Further questions can be raised on this: Is this knowledge of the Veda manifest or unmanifest? If it is manifest, then it cannot be forgotten at all. For example, the ātma has I-consciousness in it. ātma is the referent of the word ‘I”. This knowledge of “I” can never be forgotten in any state of existence—wakeful, dream or dreamless state. No matter what the jīva thinks of himself, the sense of “I” always exists, because it is inherent in the ātma. It is this sense of “I” that is superimposed on the gross and subtle bodies, which makes one think, “I am the mind or the body.” In the same way, consciousness in the inherent quality of ātma, therefore it can never be taken away from it in any state of existence. No matter how much māyā influences the jīva, he never loses consciousness and the sense of “I.” He cannot become dead matter. In the same way, if Vedic knowledge were manifest in the ātma, the jīva could never forget it or be unaware of it, no matter how much he is covered by māyā. Just like a bulb which has light in it cannot lose it, no matter how much the bulb is covered externally. Therefore Jīva Gosvāmī is right when he says that the jīva has beginningless ignorance, anādyavidyā. However, being a conscious entity, he has the potential to acquire knowledge.

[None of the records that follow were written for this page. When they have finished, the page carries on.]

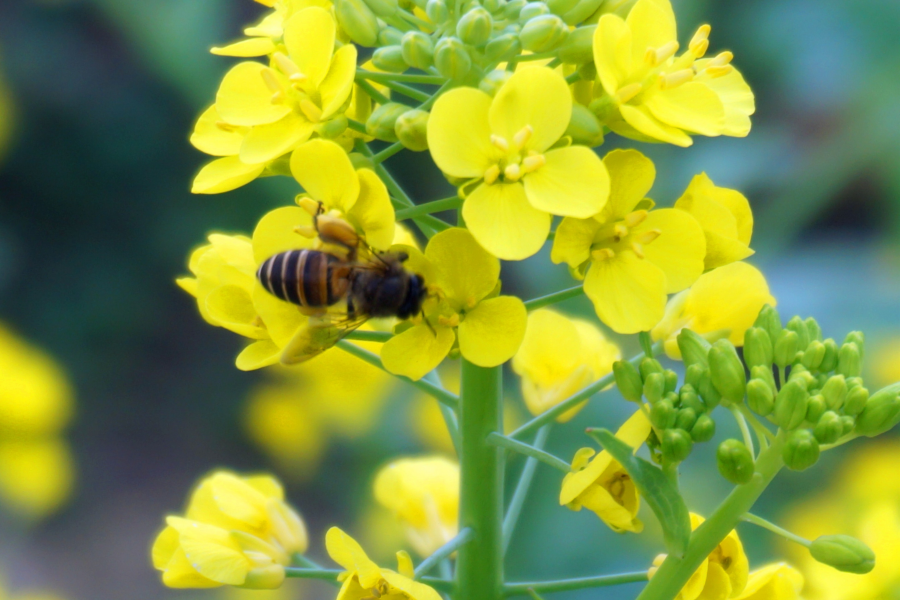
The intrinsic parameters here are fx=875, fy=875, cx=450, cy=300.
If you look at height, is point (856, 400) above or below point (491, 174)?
below

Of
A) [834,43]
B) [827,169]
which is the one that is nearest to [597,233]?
[827,169]

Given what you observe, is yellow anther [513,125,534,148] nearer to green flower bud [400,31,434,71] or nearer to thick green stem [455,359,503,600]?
green flower bud [400,31,434,71]

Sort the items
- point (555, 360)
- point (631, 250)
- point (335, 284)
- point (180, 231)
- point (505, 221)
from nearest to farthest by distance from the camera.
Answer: point (505, 221), point (631, 250), point (335, 284), point (555, 360), point (180, 231)

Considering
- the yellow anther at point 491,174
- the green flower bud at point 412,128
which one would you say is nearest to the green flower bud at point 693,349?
the yellow anther at point 491,174

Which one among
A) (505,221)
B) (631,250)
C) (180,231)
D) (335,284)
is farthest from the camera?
(180,231)

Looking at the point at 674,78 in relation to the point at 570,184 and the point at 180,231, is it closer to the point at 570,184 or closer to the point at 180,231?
the point at 570,184

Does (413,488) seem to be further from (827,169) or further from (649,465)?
(827,169)

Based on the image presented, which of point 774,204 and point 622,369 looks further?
point 774,204

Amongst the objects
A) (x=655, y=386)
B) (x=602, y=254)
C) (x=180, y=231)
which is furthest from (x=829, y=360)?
(x=180, y=231)
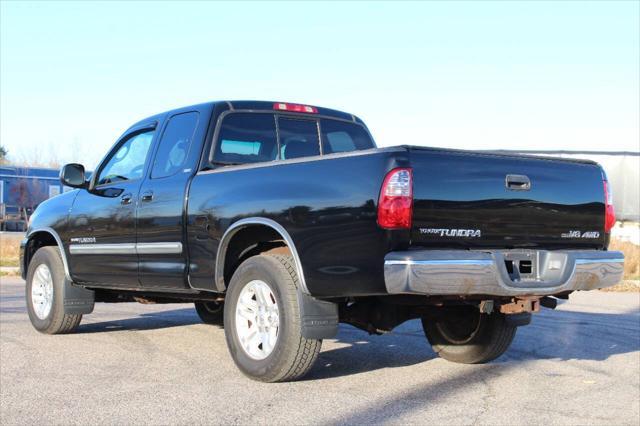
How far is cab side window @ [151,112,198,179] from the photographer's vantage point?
22.3 ft

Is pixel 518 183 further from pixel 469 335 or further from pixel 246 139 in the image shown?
Result: pixel 246 139

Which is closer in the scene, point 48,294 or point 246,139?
point 246,139

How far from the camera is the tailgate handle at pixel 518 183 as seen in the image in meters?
5.36

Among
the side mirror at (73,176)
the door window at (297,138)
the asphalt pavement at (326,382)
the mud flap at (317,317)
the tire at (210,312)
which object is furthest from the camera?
the tire at (210,312)

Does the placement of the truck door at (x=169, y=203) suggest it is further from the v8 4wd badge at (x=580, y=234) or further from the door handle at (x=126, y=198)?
the v8 4wd badge at (x=580, y=234)

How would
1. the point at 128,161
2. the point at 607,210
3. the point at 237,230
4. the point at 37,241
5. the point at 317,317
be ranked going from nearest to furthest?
the point at 317,317 → the point at 237,230 → the point at 607,210 → the point at 128,161 → the point at 37,241

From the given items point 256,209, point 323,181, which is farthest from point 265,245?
point 323,181

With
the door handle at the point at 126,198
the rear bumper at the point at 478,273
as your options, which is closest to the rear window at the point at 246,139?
the door handle at the point at 126,198

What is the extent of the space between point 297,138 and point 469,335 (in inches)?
88.5

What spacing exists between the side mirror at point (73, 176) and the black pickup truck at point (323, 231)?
0.02m

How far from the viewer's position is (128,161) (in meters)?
7.62

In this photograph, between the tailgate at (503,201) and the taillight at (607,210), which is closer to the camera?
the tailgate at (503,201)

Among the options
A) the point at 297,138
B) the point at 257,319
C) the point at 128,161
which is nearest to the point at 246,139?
the point at 297,138

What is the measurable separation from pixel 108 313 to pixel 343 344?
380cm
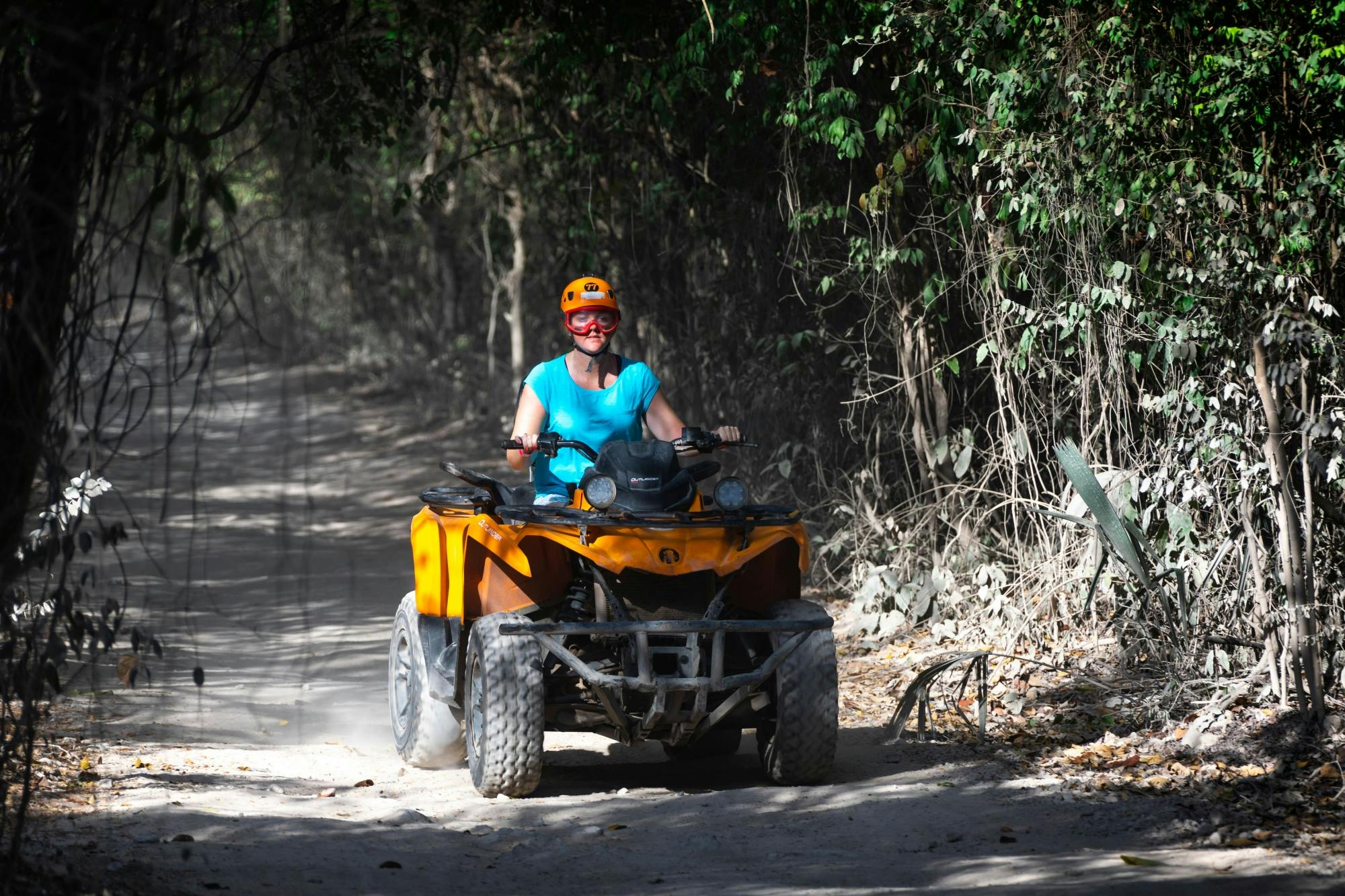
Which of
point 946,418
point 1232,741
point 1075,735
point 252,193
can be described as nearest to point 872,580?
point 946,418

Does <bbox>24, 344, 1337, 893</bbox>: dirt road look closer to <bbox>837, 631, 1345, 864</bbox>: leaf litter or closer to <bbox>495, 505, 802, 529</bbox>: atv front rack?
<bbox>837, 631, 1345, 864</bbox>: leaf litter

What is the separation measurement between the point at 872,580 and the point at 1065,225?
9.19ft

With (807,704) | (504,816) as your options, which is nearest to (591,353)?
(807,704)

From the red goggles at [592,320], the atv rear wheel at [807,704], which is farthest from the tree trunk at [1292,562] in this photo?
the red goggles at [592,320]

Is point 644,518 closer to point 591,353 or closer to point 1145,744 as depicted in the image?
point 591,353

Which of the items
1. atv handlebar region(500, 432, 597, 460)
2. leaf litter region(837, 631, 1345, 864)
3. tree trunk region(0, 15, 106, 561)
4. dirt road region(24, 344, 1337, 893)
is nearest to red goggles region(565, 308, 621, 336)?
atv handlebar region(500, 432, 597, 460)

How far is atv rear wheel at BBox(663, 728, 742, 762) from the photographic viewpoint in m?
6.79

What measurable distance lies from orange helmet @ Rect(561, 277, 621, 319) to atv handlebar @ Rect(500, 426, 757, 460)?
659 mm

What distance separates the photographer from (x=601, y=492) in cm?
571

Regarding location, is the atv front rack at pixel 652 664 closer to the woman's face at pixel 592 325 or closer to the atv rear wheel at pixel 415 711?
the atv rear wheel at pixel 415 711

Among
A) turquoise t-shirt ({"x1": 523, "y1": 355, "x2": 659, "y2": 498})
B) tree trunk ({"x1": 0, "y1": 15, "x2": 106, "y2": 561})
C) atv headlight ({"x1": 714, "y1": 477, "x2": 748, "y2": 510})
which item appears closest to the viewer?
tree trunk ({"x1": 0, "y1": 15, "x2": 106, "y2": 561})

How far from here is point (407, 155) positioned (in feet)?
71.3

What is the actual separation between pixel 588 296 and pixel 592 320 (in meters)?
0.11

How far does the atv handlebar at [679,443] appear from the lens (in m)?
6.04
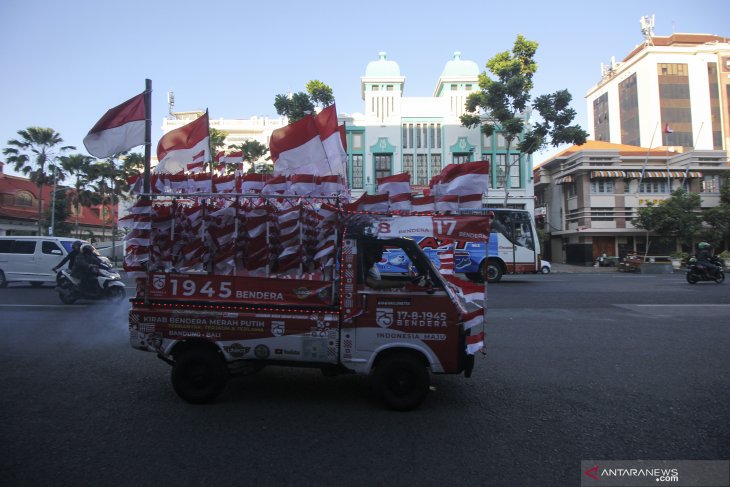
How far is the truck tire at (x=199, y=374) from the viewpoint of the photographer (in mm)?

If we consider the second option, that the knowledge is unmanifest in the ātma, then the proponent of this idea must explain what is means to have unmanifest knowledge and how it exists in the ātma. What is the mechanism? The constitution of ātma is eternal and not liable to any modification, avikārī (Gītā 2.25). If the knowledge would change from unmanifest to manifest by some practice as proposed by Anonymous, then that would make the ātma modifiable, vikārī, like matter. One may argue that the practice of bhakti makes this knowledge manifest, but we find no support for that. On the contrary, Kṛṣṇa says that knowledge comes from an external source (see Śrīmad Bhāgavatam 11.22.10 as cited above). The knowledge is given from outside.